Prompt: Pick out every line below that contains the word "camera", and copy each one.

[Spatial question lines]
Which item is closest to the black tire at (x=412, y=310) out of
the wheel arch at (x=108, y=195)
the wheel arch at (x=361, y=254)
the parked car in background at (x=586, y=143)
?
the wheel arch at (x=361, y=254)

==

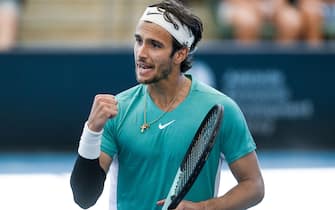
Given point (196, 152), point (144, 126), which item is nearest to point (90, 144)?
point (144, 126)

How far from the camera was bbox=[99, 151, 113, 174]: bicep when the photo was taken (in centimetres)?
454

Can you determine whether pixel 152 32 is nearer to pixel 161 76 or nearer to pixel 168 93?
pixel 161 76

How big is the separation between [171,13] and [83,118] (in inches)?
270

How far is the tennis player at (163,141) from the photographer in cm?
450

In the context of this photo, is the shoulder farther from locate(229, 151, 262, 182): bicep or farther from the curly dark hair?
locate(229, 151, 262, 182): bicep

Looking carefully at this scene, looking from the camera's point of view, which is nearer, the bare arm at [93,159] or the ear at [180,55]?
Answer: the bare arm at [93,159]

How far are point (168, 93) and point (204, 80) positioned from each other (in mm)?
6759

Solution to the problem:
How far from the camera was bbox=[99, 151, 113, 174]: bicep when the photo was taken (in centimetres)?
Looking carefully at this scene, looking from the camera's point of view, which is nearer, the bare arm at [93,159] or the ear at [180,55]?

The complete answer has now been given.